Your task: For the data below, work out how many lines contain the word "Fashion" and supply only that number.

Data section:

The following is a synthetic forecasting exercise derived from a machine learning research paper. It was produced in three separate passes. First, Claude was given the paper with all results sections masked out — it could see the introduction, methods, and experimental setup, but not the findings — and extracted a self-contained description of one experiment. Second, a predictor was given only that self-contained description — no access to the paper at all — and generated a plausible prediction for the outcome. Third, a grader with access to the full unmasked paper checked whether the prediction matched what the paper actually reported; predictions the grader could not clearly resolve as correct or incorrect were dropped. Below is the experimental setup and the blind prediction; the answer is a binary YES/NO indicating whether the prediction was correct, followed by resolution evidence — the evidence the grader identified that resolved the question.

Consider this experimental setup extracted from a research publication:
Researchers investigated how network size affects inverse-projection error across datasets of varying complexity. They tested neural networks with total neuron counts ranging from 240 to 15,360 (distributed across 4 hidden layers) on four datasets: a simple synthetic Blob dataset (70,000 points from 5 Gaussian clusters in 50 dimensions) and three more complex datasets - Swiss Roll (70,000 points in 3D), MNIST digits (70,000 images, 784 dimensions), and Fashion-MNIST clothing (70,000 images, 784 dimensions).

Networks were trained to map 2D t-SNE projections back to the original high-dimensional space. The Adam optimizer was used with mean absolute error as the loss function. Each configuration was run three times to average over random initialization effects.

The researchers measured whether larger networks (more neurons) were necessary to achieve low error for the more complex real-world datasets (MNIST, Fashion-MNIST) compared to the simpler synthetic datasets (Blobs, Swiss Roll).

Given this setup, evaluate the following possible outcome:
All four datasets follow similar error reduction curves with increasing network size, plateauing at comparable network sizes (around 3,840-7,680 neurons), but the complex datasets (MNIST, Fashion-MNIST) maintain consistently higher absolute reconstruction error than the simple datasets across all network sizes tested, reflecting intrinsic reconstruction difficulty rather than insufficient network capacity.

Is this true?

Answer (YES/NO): NO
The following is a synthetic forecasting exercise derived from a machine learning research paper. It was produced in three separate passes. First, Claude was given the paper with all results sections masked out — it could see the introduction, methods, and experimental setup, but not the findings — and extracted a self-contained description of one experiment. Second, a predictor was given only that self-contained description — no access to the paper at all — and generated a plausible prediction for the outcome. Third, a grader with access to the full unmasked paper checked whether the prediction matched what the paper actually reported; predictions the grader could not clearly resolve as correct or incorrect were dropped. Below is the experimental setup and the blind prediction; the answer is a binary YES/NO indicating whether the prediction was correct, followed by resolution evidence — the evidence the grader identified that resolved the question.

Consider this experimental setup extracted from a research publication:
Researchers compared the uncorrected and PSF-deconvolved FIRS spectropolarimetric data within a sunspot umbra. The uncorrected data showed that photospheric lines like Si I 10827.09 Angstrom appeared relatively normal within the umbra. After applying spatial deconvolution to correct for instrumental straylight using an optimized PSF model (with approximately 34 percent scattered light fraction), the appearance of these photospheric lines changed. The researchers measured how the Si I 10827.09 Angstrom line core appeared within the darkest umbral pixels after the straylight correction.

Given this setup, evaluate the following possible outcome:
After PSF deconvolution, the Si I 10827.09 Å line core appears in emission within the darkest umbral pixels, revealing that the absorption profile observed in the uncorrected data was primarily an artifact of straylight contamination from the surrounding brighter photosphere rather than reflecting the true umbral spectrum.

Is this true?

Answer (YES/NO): NO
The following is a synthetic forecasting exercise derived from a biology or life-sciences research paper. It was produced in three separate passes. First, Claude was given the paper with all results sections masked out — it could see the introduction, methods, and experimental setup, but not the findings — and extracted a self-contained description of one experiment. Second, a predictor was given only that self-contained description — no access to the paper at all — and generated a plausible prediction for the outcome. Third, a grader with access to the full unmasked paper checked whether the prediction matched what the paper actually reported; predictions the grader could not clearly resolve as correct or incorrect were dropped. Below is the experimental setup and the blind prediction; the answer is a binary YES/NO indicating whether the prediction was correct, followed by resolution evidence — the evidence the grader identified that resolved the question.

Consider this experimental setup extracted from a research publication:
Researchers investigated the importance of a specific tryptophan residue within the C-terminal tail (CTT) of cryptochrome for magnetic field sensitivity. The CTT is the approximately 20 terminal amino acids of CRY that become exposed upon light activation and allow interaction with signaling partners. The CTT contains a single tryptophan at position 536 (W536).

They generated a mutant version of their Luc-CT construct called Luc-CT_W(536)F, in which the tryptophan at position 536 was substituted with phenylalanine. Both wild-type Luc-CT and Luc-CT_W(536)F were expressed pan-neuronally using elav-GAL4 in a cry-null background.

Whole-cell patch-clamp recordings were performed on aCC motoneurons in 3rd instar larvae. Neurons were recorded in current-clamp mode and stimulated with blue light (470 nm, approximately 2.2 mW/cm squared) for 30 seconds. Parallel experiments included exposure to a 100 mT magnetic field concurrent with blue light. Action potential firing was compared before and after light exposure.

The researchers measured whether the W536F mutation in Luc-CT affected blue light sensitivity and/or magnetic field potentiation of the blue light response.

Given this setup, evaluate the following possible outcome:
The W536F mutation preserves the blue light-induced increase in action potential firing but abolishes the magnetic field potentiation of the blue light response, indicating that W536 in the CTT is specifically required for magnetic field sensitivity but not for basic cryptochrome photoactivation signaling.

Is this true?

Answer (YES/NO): NO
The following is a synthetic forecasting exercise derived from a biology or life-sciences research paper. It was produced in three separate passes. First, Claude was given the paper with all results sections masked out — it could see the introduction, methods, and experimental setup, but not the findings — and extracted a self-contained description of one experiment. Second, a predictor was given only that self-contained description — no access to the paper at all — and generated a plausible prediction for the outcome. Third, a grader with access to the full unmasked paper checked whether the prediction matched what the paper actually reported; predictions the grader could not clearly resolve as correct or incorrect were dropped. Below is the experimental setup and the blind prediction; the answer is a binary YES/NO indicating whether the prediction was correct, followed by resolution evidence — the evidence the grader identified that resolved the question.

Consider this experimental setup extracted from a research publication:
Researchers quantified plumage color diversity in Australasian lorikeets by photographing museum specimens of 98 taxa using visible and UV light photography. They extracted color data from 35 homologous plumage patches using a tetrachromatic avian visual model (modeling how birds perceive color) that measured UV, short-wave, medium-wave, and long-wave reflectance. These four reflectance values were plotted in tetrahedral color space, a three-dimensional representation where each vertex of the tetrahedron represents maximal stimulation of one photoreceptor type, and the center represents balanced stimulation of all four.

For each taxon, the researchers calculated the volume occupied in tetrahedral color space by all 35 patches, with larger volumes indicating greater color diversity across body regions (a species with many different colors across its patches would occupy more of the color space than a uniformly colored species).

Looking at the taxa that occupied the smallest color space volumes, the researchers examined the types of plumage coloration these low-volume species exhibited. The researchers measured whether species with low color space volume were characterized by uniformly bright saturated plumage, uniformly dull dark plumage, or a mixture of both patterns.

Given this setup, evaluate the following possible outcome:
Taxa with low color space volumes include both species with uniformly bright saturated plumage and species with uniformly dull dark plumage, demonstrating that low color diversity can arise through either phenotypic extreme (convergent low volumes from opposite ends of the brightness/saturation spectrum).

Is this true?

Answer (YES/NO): YES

Response area: 3